### Objective A
Copy the passage on high-speed image acquisition from "This announcement from" to "through, an object.".
### Objective B
Answer these questions from the passage on high-speed image acquisition.
(i) In what year did NI work with camera and frame grabber manufacturers to simplify connectivity?
(ii) What maximum data rate did the Camera Link standard specify?
(iii) How many frames a second can the announced product capture?
### Objective C
Pick up the passage on high-speed image acquisition where it stops and continue it.

### Source document
....

Imaging and video have always interested me. As a youth in the early 1960s I tinkered with a surplus photomultiplier tube (if I recall it was a 941A), rigging it up to an Amateur Radio video transmitter. My interest in video was piqued again in the 1980s when PCs debuted, and ISA bus frame grabber plug-ins came along.

This announcement from board-level instrument maker National Instruments (NI---Austin, Texas) indicates that although we've come a long ways since the days of my ham TV rig and 8080 machines, low-cost video progress continues unabated. What's more, this one can capture 1,000 frames a second! That's fast enough to capture a speeding bullet in flight as it hits, and passes through, an object.

In 2000, NI worked with leading camera and frame grabber manufacturers to simplify connectivity between digital cameras and PCs. A resulting Camera Link standard specified data rates up to 680-Mbytes/s.

Unfortunately, at the time no method was widely available for acquiring images at that speed. If you wanted high-speed image-acquisition you were forced to use specialized cameras, stream data to banks of expensive on-board memory, or rely on stopgap PC bus technologies such as PCI 66/64 or PXI-X.

A Changed Picture

Now, by leveraging the capabilities of PCI Express and NI's soon-to-be-released PCIe-1429 board, you will be able to acquire high-speed data indefinitely through a widely available PC bus. (This product comes on the heels of NI's PCIe-GPIB controller, which is arguably the first GPIB controller for PCI Express).

....

### Information provided
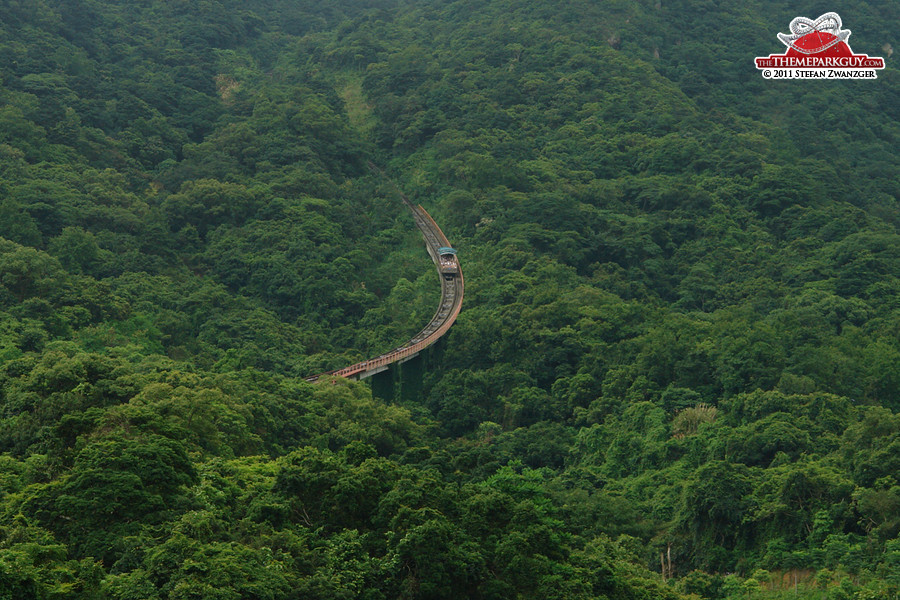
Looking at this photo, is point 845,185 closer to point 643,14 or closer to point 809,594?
point 643,14

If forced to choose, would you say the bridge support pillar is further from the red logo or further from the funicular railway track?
the red logo

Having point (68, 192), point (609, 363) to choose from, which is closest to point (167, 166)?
point (68, 192)

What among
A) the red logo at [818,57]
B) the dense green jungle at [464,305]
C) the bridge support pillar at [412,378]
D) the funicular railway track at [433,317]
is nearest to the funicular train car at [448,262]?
the funicular railway track at [433,317]

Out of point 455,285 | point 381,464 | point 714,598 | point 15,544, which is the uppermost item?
point 15,544

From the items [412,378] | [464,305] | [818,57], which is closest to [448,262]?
[464,305]

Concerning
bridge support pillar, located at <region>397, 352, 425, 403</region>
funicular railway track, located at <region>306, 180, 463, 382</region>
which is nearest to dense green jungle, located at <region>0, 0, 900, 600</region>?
bridge support pillar, located at <region>397, 352, 425, 403</region>

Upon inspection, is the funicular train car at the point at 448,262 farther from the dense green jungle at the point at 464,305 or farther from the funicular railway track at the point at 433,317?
the dense green jungle at the point at 464,305
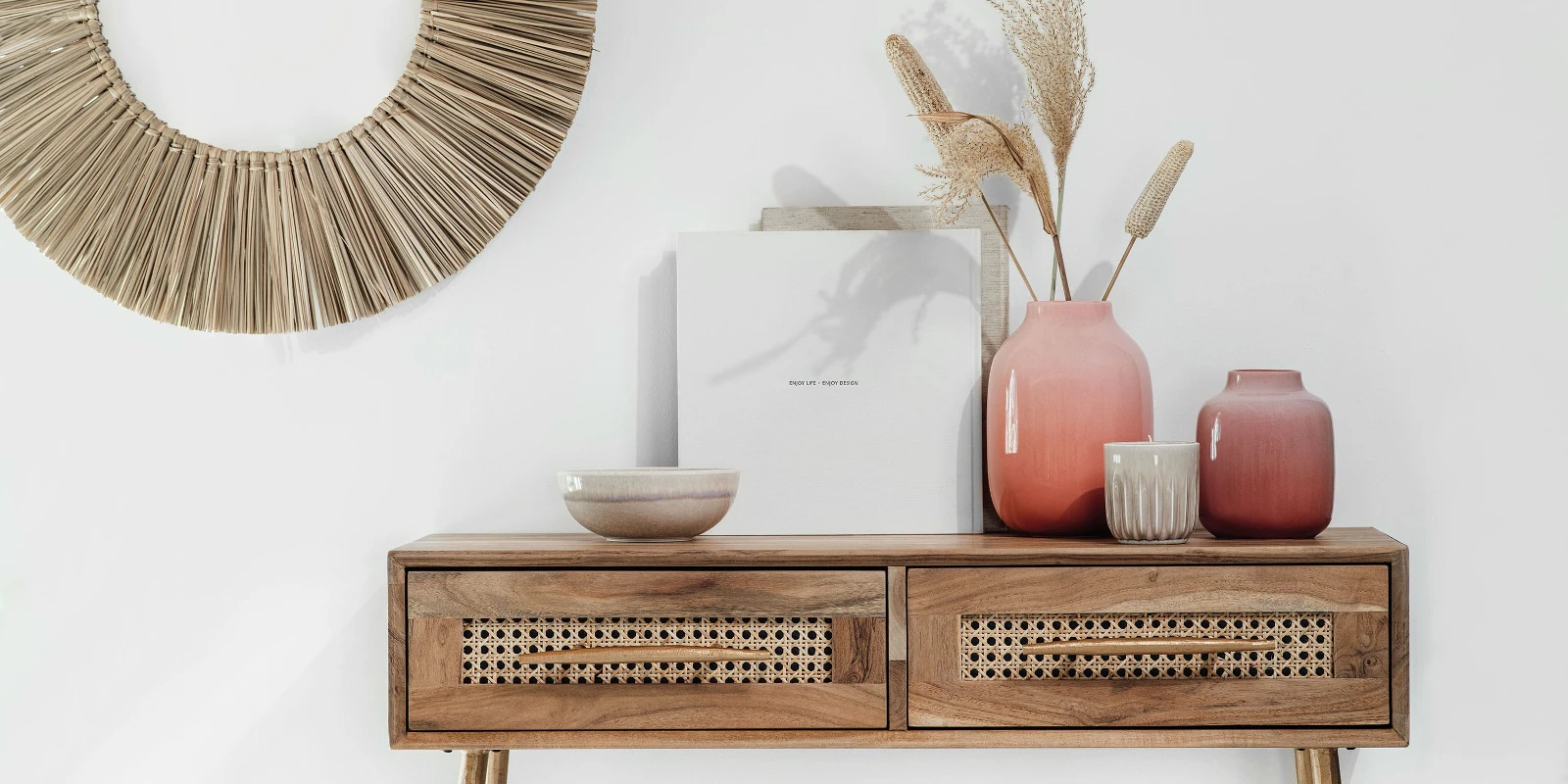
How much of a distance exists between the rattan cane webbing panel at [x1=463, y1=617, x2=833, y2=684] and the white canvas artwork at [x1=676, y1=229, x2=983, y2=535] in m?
0.17

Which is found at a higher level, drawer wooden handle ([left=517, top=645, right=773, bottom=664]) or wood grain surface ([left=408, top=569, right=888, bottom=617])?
wood grain surface ([left=408, top=569, right=888, bottom=617])

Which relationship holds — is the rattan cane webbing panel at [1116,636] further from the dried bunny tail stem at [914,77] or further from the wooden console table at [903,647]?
the dried bunny tail stem at [914,77]

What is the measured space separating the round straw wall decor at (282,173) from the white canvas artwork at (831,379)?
25 centimetres

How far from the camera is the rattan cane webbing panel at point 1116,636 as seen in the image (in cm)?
92

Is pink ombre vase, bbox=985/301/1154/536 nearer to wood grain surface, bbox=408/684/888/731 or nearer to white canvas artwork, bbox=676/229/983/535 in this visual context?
white canvas artwork, bbox=676/229/983/535

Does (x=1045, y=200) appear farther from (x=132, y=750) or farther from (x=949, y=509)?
(x=132, y=750)

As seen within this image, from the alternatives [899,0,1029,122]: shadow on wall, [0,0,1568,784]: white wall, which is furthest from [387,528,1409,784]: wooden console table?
[899,0,1029,122]: shadow on wall

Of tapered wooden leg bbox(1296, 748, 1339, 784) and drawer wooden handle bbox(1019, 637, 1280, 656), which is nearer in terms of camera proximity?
drawer wooden handle bbox(1019, 637, 1280, 656)

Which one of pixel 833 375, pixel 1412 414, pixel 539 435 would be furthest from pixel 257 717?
pixel 1412 414

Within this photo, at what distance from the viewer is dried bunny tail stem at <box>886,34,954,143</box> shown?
1.00 meters

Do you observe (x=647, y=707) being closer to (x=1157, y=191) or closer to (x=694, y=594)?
(x=694, y=594)

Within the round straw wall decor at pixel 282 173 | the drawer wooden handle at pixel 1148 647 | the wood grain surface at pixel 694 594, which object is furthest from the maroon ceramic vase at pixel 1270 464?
the round straw wall decor at pixel 282 173

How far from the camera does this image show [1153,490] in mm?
931

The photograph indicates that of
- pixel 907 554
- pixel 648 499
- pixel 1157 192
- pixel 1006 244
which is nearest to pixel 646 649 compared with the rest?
pixel 648 499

....

### Written response A
This announcement from board-level instrument maker National Instruments (NI---Austin, Texas) indicates that although we've come a long ways since the days of my ham TV rig and 8080 machines, low-cost video progress continues unabated. What's more, this one can capture 1,000 frames a second! That's fast enough to capture a speeding bullet in flight as it hits, and passes through, an object.

### Written response B
(i) 2000
(ii) 680-Mbytes/s
(iii) 1,000

### Written response C
For its part, PCI Express is a point-to-point serial interconnect that improves PCI by providing scalable bus bandwidth. PCI Express features a layered model that offers backward compatibility with existing PCI applications at the operating system level.

NI says its NIPCIe-1429 image acquisition board will be available in January 2005. At that time, the PCIe-1429 board's pricing will start at less than $2,500 a pop. Right now the engineering datasheet is being hammered out and finalized at NI, so watch for more information on this product at eeProductCenter.

Powerful Image Grabbing

You'll be able to use the PCIe-1429 image acquisition board to acquire images at the highest speeds, resolutions, and bit depths available for Camera Link cameras. As such, these systems will be able to find a home in demanding imaging applications such as synchronized data-acquisition/image acquisition, fault analysis, and motion tracking.

The PCIe-1429 image acquisition board also includes a trigger line and two Camera Link connectors. Created for easy connectivity between the PC and the camera, Camera Link provides flexible cabling for high-resolution digital cameras. A Camera Link cable is a slender 26-pin cable with 24-bit data, clock, and enables, as well as control signals.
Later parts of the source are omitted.